The demonstrators convened in New Orleans and marched to the Mariott Hotel, where the ALEC conference took place.

We in the Voice Collective commend the work of LSU SLAP and the other organizations and individuals in this coalition. The members of SLAP, especially, have done a commendable job in the months since they formed early this spring in spreading a proletarian class stand amongst the people of Louisiana, all the while advocating a break with the Democratic Party and stressing the need to form organizations independent of either of the ruling national parties. We of course believe that we need new, specifically revolutionary organizations in the U.S. today, but at any rate we think that it is significant that SLAP has worked so energetically to open this conversation up amongst all the people they work with.

Secondly, we uphold the spirit of this protest precisely because it helps reveal the thoroughly rotten and fundamentally undemocratic nature of the U.S. political system. Now is a good time to attack illusions, and batter down the widespread (but wavering) ideological pretensions that the U.S. government somehow represents the broad masses of the people, and that it is not the instrument of a powerful and tiny capitalist elite.

ALEC is just one mechanism by through which real decision-making occurs in this country, without the participation (or even the knowledge, oftentimes) of the mass of the population. In this regard, the role of ALEC as an anti-popular and anti-democratic force is like the Tea Party, in that it’s a sham “independent” entity, apparently comprised of concerned citizens who have just as much democratic right to make their voices heard as anyone else. In capitalist America, we are taught that class, gender, race, sexuality etc. do not matter, and that all voices are ultimately equal. We even allow corporations to make unlimited donations to political campaigns because, after all, they have a right to “free speech,” too.

In reality, concentrated power does matter; those who control   vast amounts of wealth, for example, dominate (or exercise hegemony) in the political sphere. ALEC is a tool of the elite to control the rest of society. There is nothing democratic about it. Similarly, the Tea Party is not a spontaneous, grassroots movement, but is rather funded by titanic corporate and financial actors. This is not unlike the way that the quick rise of the Fascists in Italy came about in part because of members of the capitalist class poured huge amounts of money into the Fascist organizations, because they were afraid of the increasing working class militancy in the country.

Thirdly, we applaud the work that SLAP and this coalition is doing because it increases the consolidation of progressive and radical forces in the south of the U.S., which we believe is strategically important. By bringing people together concretely, and spreading information, they are assisting in the radicalization of the struggling people of this region.
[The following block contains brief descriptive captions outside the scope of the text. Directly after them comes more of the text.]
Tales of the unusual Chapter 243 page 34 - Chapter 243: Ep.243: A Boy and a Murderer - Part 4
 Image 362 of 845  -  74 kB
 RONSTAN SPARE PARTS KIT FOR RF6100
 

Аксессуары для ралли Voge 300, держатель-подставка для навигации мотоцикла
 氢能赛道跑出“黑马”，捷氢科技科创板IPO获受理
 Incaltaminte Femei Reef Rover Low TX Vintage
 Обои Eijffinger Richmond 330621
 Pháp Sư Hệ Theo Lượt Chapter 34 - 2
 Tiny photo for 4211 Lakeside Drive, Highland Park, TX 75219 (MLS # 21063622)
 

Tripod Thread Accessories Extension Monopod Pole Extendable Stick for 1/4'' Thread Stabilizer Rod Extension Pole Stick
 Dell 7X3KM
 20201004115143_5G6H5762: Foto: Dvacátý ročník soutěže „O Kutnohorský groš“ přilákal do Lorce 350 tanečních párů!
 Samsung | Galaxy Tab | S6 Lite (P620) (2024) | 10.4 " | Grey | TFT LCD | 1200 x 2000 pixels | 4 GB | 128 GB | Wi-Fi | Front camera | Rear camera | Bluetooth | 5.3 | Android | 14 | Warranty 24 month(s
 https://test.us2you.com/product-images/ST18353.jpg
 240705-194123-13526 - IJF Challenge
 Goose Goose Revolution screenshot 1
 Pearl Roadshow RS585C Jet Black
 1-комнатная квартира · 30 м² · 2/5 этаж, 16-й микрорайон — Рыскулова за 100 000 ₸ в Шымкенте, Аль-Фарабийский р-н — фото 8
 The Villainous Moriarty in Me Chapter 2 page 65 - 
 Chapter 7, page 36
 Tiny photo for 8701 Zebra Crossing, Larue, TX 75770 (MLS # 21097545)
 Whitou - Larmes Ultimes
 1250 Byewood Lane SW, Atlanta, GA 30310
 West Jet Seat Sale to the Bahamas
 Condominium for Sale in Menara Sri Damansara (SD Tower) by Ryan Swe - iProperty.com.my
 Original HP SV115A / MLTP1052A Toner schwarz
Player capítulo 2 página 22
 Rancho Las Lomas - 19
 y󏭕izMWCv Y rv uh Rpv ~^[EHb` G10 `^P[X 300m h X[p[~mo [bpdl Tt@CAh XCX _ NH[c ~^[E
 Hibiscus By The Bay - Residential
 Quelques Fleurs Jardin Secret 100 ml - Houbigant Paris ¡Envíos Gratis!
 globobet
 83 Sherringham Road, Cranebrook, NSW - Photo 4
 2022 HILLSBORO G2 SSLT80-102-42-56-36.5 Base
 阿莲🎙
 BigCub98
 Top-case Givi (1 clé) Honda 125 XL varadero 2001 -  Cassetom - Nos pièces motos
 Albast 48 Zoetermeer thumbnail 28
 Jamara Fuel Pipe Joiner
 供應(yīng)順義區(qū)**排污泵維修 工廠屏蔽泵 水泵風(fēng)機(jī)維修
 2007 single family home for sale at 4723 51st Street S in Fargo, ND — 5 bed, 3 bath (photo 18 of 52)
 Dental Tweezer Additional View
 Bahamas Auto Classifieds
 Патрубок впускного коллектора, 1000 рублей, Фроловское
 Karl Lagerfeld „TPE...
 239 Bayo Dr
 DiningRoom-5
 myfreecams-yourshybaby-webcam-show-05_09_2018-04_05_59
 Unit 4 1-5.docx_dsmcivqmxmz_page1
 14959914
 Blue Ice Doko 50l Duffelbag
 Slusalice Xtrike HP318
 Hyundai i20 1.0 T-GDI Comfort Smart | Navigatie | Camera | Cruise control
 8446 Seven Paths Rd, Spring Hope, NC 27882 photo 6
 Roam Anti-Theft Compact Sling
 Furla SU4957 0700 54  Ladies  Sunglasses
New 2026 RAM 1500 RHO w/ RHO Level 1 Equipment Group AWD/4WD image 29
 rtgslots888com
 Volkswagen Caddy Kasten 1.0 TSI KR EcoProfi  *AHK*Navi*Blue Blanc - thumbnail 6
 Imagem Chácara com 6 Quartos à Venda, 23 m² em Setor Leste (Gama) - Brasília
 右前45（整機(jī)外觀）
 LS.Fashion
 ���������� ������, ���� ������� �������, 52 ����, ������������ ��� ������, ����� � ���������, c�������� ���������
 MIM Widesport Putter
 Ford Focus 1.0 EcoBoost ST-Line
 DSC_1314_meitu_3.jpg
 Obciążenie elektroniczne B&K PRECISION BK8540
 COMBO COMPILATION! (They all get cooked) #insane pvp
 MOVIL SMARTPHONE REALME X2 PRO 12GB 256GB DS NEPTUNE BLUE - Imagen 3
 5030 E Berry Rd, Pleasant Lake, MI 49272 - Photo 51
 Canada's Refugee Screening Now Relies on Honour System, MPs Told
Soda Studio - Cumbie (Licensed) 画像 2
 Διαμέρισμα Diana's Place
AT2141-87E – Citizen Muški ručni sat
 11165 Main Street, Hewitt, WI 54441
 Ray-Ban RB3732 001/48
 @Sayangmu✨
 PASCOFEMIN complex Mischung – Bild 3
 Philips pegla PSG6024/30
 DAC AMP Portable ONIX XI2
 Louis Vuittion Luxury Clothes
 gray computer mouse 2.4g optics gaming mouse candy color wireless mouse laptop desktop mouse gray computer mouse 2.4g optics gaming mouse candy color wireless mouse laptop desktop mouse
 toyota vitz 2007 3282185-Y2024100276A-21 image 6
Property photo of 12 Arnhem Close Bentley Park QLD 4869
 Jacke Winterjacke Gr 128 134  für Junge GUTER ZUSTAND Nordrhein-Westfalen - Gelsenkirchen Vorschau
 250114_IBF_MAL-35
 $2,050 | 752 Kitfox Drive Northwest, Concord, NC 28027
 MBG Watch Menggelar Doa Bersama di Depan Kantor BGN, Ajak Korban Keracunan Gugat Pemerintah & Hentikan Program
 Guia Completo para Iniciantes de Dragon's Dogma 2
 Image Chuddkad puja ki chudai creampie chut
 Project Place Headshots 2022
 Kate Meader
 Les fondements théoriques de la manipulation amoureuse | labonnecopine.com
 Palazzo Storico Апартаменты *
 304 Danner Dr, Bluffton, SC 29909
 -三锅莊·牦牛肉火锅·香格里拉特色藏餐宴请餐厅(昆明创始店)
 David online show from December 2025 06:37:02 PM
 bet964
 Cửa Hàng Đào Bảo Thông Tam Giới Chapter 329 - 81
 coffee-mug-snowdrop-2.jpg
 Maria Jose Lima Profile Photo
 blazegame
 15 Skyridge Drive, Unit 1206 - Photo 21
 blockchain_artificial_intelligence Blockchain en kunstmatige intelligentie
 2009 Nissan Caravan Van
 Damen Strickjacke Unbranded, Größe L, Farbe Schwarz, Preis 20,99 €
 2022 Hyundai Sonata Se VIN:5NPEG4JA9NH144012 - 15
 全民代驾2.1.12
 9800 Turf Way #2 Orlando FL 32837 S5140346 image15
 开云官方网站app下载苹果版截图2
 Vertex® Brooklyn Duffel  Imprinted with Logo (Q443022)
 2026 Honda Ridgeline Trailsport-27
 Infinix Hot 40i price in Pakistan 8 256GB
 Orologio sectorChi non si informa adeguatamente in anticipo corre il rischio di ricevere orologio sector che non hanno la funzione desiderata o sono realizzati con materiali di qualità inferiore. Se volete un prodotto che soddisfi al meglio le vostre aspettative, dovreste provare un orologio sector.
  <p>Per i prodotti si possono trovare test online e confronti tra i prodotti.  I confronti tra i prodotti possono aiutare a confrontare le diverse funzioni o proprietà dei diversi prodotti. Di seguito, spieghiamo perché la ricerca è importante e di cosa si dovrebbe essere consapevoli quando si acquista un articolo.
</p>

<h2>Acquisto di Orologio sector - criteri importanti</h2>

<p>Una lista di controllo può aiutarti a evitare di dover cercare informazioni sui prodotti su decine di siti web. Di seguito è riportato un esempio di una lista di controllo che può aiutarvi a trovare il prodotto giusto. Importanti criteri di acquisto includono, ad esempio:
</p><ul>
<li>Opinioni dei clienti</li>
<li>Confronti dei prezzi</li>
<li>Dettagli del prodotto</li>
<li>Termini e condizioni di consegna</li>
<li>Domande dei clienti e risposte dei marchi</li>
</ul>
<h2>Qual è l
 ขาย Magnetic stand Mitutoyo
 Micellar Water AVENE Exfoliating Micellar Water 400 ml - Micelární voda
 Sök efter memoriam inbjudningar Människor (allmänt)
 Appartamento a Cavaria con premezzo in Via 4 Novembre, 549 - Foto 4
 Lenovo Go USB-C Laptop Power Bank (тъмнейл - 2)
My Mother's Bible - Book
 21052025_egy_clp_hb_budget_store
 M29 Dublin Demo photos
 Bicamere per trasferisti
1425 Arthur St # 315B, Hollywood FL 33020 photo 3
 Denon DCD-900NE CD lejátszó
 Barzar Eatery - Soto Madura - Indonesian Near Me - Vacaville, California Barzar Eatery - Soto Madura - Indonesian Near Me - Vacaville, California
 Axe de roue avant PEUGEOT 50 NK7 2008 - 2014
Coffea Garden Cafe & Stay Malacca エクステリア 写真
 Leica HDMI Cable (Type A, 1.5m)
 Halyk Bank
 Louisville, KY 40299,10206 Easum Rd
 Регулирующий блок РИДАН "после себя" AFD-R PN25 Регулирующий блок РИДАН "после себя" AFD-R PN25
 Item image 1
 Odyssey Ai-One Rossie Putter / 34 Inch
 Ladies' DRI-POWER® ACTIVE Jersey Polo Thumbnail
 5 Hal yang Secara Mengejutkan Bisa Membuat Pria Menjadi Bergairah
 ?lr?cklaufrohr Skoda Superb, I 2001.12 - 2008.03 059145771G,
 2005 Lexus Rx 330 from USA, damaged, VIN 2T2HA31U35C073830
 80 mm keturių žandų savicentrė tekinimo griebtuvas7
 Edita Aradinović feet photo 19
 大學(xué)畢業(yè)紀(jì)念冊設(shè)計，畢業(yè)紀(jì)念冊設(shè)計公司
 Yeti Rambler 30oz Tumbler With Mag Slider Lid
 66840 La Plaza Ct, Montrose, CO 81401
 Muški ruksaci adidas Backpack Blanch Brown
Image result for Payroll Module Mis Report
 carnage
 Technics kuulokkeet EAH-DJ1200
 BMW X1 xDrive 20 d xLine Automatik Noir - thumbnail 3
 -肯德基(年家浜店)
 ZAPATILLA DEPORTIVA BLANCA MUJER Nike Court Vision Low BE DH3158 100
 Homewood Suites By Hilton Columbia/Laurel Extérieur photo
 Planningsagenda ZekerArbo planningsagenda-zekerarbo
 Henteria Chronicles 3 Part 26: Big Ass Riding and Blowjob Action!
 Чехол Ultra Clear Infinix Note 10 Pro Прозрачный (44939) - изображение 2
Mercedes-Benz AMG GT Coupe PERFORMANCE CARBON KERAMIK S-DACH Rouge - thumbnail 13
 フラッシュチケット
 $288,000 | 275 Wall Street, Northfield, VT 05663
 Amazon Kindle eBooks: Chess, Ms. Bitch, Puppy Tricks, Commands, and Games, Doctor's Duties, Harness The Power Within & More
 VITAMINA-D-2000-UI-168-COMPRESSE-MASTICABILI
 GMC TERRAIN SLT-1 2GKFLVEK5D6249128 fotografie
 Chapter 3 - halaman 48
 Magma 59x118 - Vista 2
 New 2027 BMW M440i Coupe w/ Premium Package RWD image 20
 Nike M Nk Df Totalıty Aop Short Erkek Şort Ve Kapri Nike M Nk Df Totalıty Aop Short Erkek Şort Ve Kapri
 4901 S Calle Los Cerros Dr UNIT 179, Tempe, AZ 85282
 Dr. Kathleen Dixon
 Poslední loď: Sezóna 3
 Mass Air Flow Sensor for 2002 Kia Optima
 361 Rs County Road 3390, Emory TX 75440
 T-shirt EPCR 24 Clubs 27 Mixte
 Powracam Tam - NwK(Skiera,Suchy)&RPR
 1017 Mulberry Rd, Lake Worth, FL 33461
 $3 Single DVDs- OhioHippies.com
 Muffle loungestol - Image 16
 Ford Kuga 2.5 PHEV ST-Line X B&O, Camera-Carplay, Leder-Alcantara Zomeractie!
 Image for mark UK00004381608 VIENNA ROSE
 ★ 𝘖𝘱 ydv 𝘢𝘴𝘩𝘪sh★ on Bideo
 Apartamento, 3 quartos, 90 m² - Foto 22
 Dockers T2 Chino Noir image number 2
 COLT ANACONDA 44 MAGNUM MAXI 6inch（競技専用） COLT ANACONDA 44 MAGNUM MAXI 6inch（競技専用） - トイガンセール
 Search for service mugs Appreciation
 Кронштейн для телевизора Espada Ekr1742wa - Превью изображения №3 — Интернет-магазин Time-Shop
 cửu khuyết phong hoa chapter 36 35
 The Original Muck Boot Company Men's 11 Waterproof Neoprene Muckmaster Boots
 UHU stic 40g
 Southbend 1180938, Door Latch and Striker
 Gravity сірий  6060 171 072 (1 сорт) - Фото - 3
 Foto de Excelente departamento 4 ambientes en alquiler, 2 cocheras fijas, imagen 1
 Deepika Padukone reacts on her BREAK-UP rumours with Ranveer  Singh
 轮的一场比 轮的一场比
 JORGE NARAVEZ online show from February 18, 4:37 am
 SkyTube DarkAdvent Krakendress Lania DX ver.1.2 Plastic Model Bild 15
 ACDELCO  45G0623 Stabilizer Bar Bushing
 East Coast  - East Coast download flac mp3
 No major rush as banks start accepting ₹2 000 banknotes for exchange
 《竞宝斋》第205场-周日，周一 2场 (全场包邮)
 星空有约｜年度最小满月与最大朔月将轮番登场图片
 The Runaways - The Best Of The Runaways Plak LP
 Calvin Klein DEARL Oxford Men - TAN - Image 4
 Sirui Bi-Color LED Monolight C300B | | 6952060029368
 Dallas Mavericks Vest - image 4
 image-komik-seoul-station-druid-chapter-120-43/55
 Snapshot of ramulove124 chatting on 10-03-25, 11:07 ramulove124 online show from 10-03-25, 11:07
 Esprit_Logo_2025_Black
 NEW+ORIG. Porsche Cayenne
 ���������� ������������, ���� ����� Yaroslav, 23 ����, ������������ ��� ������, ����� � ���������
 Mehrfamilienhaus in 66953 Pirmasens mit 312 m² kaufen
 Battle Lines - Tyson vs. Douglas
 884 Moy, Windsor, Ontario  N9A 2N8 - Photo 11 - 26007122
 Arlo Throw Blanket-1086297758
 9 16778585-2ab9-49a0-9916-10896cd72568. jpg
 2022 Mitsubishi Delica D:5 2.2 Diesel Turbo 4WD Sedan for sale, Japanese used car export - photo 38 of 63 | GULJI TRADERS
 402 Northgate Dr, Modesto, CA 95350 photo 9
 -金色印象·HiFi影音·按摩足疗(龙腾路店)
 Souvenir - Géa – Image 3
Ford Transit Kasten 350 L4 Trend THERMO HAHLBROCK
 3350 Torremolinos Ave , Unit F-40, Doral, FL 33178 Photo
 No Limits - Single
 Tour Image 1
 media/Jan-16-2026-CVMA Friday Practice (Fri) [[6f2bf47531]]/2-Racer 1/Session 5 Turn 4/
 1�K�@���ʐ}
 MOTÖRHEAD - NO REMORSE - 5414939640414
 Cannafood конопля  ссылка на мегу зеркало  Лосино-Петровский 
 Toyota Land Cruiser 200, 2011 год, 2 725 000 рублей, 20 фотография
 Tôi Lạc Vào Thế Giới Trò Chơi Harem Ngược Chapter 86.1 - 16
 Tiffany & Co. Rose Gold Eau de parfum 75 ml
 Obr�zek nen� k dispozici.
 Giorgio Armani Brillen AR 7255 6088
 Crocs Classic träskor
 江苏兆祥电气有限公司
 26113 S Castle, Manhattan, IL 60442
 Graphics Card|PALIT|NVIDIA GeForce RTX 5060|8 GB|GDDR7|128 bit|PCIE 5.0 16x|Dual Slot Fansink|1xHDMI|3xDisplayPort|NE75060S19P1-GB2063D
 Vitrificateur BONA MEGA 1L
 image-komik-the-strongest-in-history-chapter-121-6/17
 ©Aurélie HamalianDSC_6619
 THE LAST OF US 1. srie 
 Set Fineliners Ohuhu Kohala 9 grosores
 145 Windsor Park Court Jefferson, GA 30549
They are demonstrating not only against ALEC, but are spreading the idea that resistance is necessary and good. The old Maoist slogan was, “It is right to rebel against reactionaries.” We need that sentiment now more than ever.

Our hope is that news of this march travels far and wide—that it inspires people throughout Louisiana, the U.S. South, the United States and beyond to fight back and develop a vision of how to move beyond the framework of existing society.